You can see from mine that I messed this part up, I didn’t account for the direction of the scales on the cake. To make yours spot on (haha, get it), I recommend building your triangle from the point out to the flat base. When you reach a size to fit neatly into the tail, trim the sides and attach to the tail with a little frosting.
Roll strips of green fondant and attach to the edges of the triangle, flattening down with the end of a spoon. These can be attached simply by wetting the fondant as it should all still be rather soft. I keep a set of paintbrushes that are solely for food and use these to brush on a little vodka each time. Roll out further strips of dark green and attach them along the tail, sweeping from the end in towards the triangle of scales. Finally, attach another 2 strips of green to the edges of the triangle to hide the joins.
Lastly for this evening, use a mix of alcohol and green food colouring to add shading to the tail, just like you can see in the picture below. Leave everything to dry over-night, preferably somewhere dry and warm.
Remove the sponge from the freezer at least 2-3 hours before you start frosting. Cut the flat sponges into circles that decrease in size by 1 inch each time; 7, 6, 5, 4.
Build the cake from the bottom, using a spoonful of frosting to attach it to the cake board or stand. Use a layer of frosting between each sponge to secure them, building from the largest to the smallest, one on top of the other. The eagle-eyed amongst you might have noticed jam in my layers. This is a habit of mine but for this cake, I would say skip it, jam is kinda loose, it’s added instability you don’t need. Insert 2 dowels, equal distance apart from the top to the bottom, again reference the tail, you want these dowels to compliment the two in the tail, not block them. Place in the fridge to chill for 30 minutes.
Remove from the fridge and carefully carve the sponge into shape. Keep referencing back to the fondant tail, you don’t want to carve the top any smaller than the base of the tail. Coat the entire cake in a layer of frosting, smooth all round and return to the fridge for 30 minutes. When chilled, slot the fondant tail on top. Slide another dowel right behind the tail for added support. Cover the top with a piece of dark green fondant, securing with a little water. Return to the fridge.
The next stage is crazy easy but seriously time consuming.

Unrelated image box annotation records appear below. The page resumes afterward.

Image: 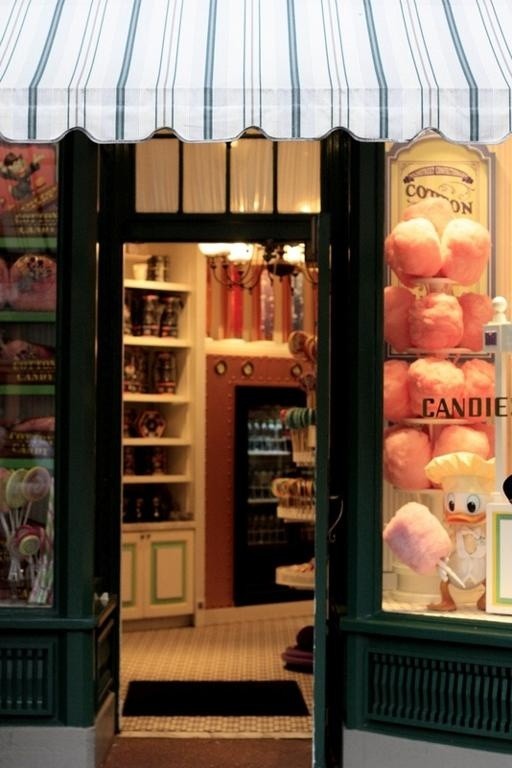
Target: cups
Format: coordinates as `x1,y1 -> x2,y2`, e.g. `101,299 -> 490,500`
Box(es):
132,262 -> 147,281
149,254 -> 167,282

In batches of roughly 10 each, cut discs in both pink and purple, same size as before. Cover the uncut fondant in film any time you’re not using it. Attach the discs to the cake in a tile pattern starting from the top, circling around to the bottom, alternating colours. Use a little vodka on the back of the discs to help them stick. I found the easiest method was to wash my arms thoroughly and line the discs all the way up the left arm, face down. Using a clean, food only, paintbrush, I brushed a little vodka onto the back of each and then attached them to the cake. Keep going until you reach the bottom 2 sponges, these don’t need to be covered because they will serve as the waves. Return to the fridge.
Use the painting technique from earlier to paint the sides into more of a pointed shape like this...
Colour the remaining frosting pale blue. Coat the bottom 2 sponges with pale blue frosting and then use the end of a spoon to ‘brush’ it upwards, creating a wave texture. Colour the remaining frosting darker blue and repeat the spoon trick to add this on top of the pale blue. Use the end of your spoon to apply blue food colouring, neat, on to the very bottom of the cake, sweeping up to make waves. Finally, spray lightly with edible, metallic, silver shimmer.
And… you’re done! Congratulations! I would recommend storing in the fridge until the big unveil and make sure to give yourself a pat on the back, you’ve earned it.